In foodborne illness, some foods are hammered into our heads as potential dangers. Watch out for those oysters. Make sure you have that burger fully cooked. Wash your hands after handling raw chicken. But in practice, all kinds of food can become contaminated: vegetables, for example, spread almost as much E. coli as beef.
In that sense, flour may seem harmless enough, a common ingredient found in relatively safe foods like bread and pasta. But the Centers for Disease Control and Prevention (CDC) actually lists “raw flour” as one of their seven main groups of foods that can cause food poisoning.
Anjelika Gretskaia/Getty Images
If you didn’t know, you’re honestly not alone: As the site Food Safety News reports, two recent studies suggest Americans should be better educated on how to safely handle flour.
The first study analyzed data collected by the FDA in 2019 as part of their food safety and nutrition research. It found that “most U.S. consumers do not consider uncooked flour a risky thing to consume,” with about a third of respondents saying they had consumed uncooked flour in the previous year.
The second study — titled “Online Media Attention Devoted to Flour and Flour-Related Food Safety in 2017 to 2020” — analyzed how flour was discussed online. What the researchers found was that while interest in flour was generally seasonal, it grew during the winter break, and the COVID-19 pandemic sparked a spike in interest in early 2020, “the proportion of media devoted to flour-related food safety risks or associated illness was extremely small” and tended instead to arise from “immediate responses to flour recalls”. The authors suggested that “a small number of mentions coincide with not knowing about flour-borne diseases.”

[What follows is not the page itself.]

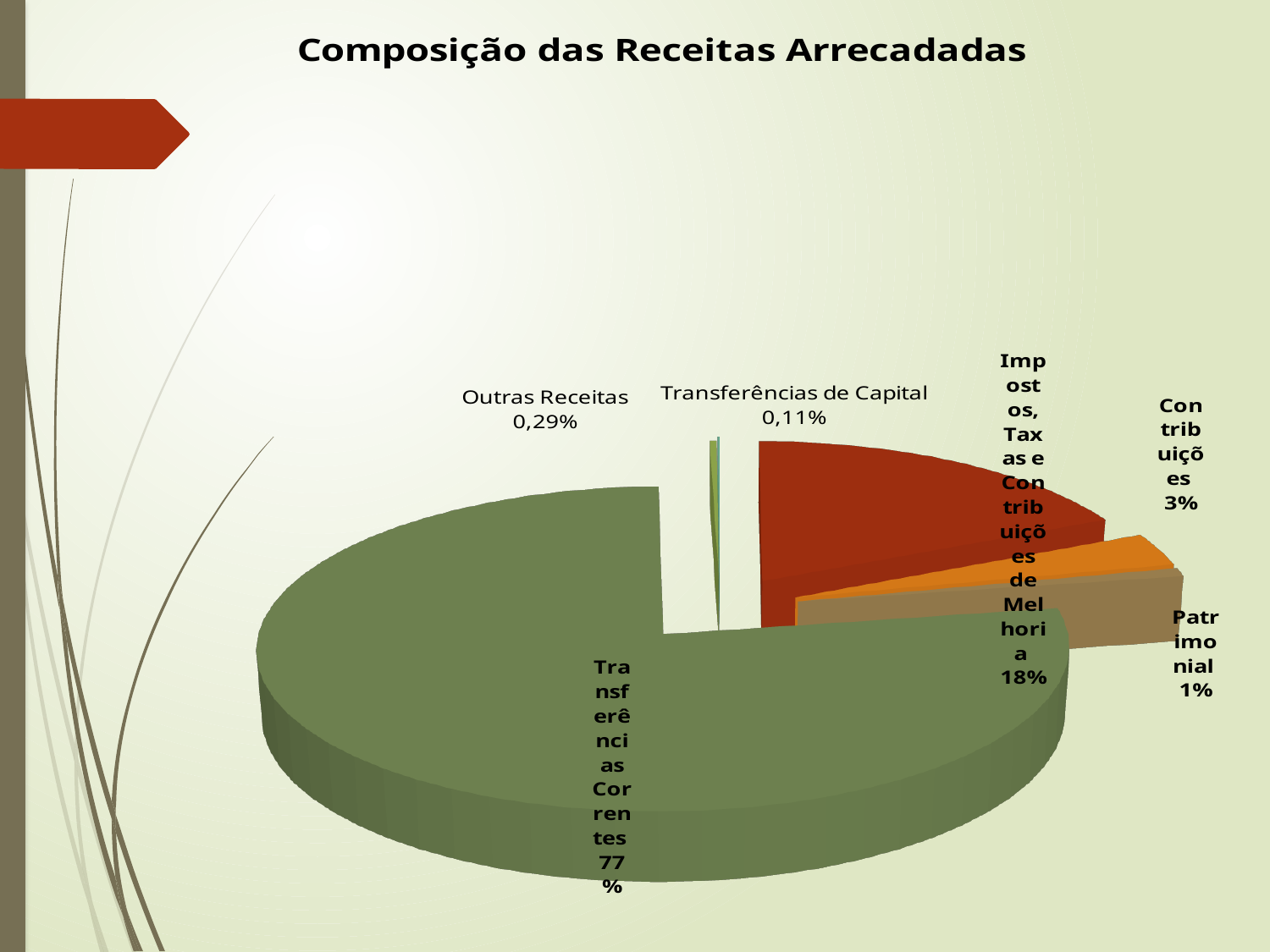
Which category has the smallest slice of the pie? Transferências de Capital What is the value shown for Contribuições? 3% What is the value shown for Patrimonial? 1% Which category has the largest slice of the pie? Transferências Correntes What is the difference in percentage points between Transferências Correntes and Impostos, Taxas e Contribuições de Melhoria? 59 What is the title of the chart? Composição das Receitas Arrecadadas What share of the pie does Impostos, Taxas e Contribuições de Melhoria represent? 18% What is the value shown for Outras Receitas? 0,29% What share of the pie does Transferências Correntes represent? 77% How many categories are shown in the pie chart? 6 What is the value shown for Transferências de Capital? 0,11% What kind of chart is shown on the slide? Pie chart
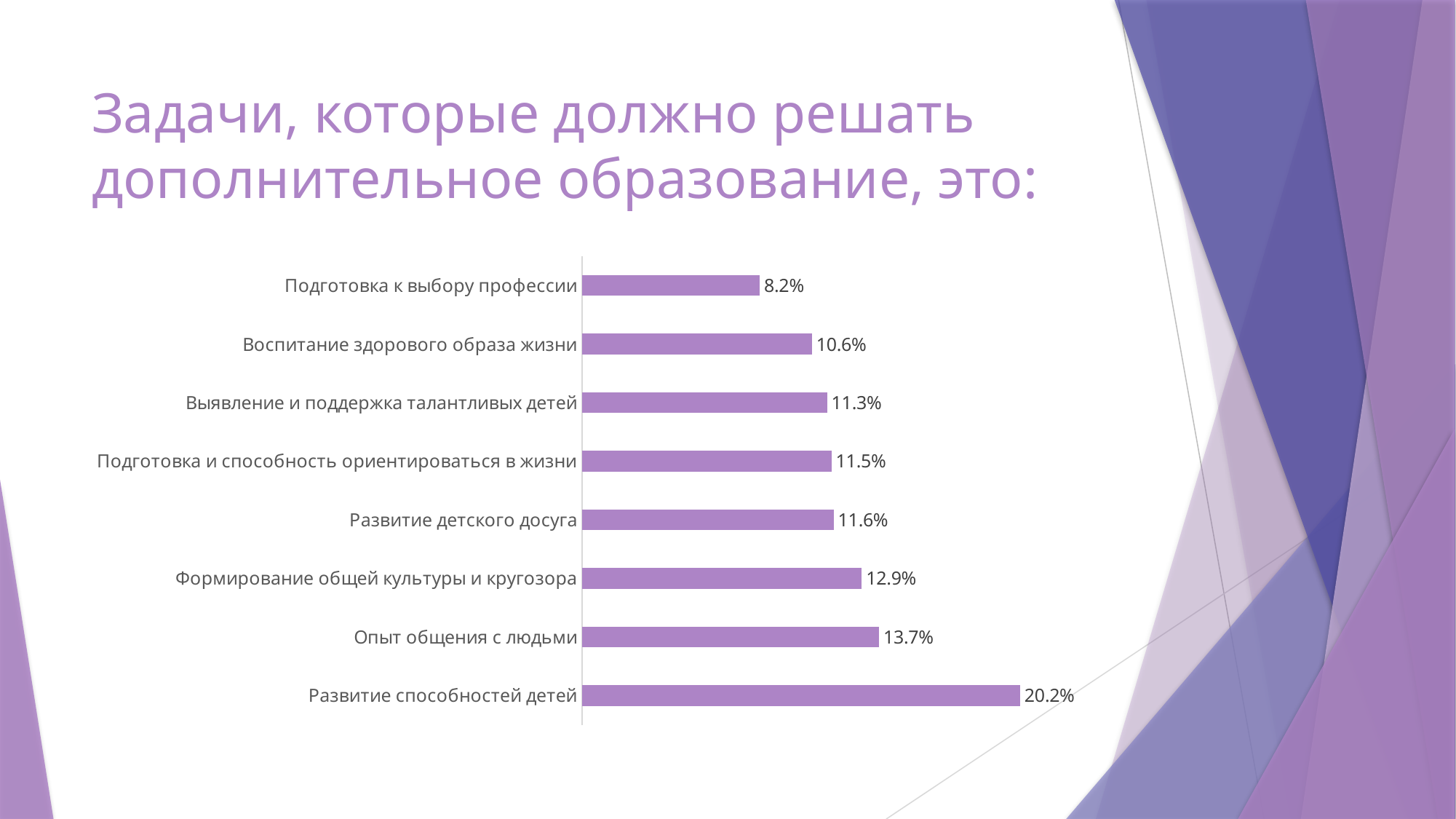
What is the value for Формирование общей культуры и кругозора? 12.9% What is the value for Воспитание здорового образа жизни? 10.6% How many categories are shown in the chart? 8 Which category has the highest value? Развитие способностей детей What is the value for Развитие способностей детей? 20.2% What is the title of the slide? Задачи, которые должно решать дополнительное образование, это: What is the value for Подготовка к выбору профессии? 8.2% Which is larger: Опыт общения с людьми or Развитие детского досуга? Опыт общения с людьми What is the difference between Воспитание здорового образа жизни and Подготовка к выбору профессии? 2.4% What kind of chart is shown on the slide? Bar chart Which category has the lowest value? Подготовка к выбору профессии What is the difference between Развитие способностей детей and Опыт общения с людьми? 6.5%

So should Americans know? The CDC has its own webpage that discusses the dangers: Say no to raw dough. But here’s the gist: don’t taste or eat raw (unbaked) dough or batter; do not allow children to play with or play with raw dough, including clay and craft dough; and always wash your hands, bowls, utensils, and countertops after handling raw flour, eggs, or dough.
And if you really want to eat some raw cookie dough or make homemade Play-Doh, try baking the flour first.